Tuesday, August 4, 2020

Forgiven?

She asked me to come, so I did. She did not ask me to stay. I did not. Who is at fault? Is there anyone to blame? The answer to that depends on who you ask. She said it was natural, so natural for me. She was telling the truth. Maybe I'm not the one for you. Maybe I'm not. Can we go back to being friends? Can we? Go back? We were too forward. We were in like. We acted as though it was love we were in. Was it? Is it? I hope there's no hard feelings. It was only a cigarette- a cigarette from a girl with blonde hair. Blame me for being natural. I am to blame. Forgive me for being natural. I pray it doesn't hurt. 

Wednesday, July 15, 2020

Welcome Home. Hello?

  Allow me to be the first to say "Hello and welcome." Welcome to the land of milk and honey and syrup- maple and corn. Welcome to the land of bottled water and chlorine. Welcome to the land of plenty, the land of percent. Here resides the hungry. Here resides the strong. Welcome I tell you- welcome. Welcome to the land of real-estate, to premium property. Welcome to the land of the homeless. Welcome to the land of McDonald's, to Subway. Welcome to the land of plus-sized women in plus-sized clothing. Welcome. Welcome to the land of the transient, the land of the vagabond. Welcome to the land of the free, to the land of bondage and debt. Welcome to the land of capitol, to the land of endless liability. Welcome to the land of the instant message ignored. Welcome to the land of the divorced. Welcome to the land of the happy couple- happy for now. Welcome to the land of children aged twenty and up. Welcome to the land of abundance, to the land of never enough. Welcome to the land of the damned, to the land of the blessed. Welcome to the land of melatonin gummies, of coffee. Welcome to the land of moving stars, of idling cars. Welcome to the land of the clean, of the dirty. Welcome to the land of choice. Welcome to the land of litter. Welcome to the land of cigarette butts and cigarillo packs.
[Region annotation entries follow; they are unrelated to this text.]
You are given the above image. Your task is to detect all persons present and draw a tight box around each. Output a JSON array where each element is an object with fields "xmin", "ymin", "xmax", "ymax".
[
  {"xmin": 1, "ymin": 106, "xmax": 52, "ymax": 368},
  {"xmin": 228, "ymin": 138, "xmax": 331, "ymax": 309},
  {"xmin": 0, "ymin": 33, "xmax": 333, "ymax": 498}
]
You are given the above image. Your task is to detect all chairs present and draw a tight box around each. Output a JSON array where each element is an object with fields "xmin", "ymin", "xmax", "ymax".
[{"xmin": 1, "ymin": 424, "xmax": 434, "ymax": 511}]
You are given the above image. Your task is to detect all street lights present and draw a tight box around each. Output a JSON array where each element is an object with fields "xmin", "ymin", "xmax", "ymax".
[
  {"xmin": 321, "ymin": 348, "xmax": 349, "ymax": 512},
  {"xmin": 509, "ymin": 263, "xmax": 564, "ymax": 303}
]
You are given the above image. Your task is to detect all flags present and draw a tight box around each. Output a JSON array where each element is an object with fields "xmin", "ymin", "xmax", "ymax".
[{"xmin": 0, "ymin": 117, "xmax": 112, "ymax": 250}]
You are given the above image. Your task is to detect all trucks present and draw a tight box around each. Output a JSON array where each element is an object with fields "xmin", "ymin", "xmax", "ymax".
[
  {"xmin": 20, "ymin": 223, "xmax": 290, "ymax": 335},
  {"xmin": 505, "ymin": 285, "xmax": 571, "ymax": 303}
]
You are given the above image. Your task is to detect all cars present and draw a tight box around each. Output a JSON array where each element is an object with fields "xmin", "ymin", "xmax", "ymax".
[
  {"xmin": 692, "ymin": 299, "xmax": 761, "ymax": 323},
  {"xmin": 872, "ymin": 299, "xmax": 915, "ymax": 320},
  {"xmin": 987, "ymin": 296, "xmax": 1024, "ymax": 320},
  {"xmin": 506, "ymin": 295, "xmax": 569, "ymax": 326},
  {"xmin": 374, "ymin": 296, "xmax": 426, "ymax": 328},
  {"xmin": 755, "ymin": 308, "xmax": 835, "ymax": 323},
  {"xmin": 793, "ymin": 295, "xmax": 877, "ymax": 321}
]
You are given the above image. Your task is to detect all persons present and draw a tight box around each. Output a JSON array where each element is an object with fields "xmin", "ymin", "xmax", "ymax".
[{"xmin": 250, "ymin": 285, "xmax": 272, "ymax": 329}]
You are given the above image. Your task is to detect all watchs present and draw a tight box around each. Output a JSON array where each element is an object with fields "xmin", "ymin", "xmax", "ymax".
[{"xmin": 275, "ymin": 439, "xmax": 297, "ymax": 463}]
Welcome to the land of saggy flesh in bikinis. Welcome to the land of one night stands, of never and forever. Welcome to the land where the only contradiction is you. Welcome.. Hello?  

Friday, July 3, 2020

Absolutely

  I do not feel bad for what I did. It's really that simple. I do not feel any remorse whatsoever. Is this wrong? Is it wrong that I choose to work on myself, to better myself? Is it wrong that I refuse to be a part of something that is wrong? Is it wrong for me to have a desire to become something better than what I am now, for me to grow? Is it wrong that I am an adult? Is it wrong to believe happiness is overrated? Is it wrong to choose who or what I let influence my actions? Is it wrong to manipulate my environment to achieve success? Is it wrong to love and let go? Is it wrong to make the right choice? Is it wrong to listen to God? Is it wrong to be strong? Absolutely not.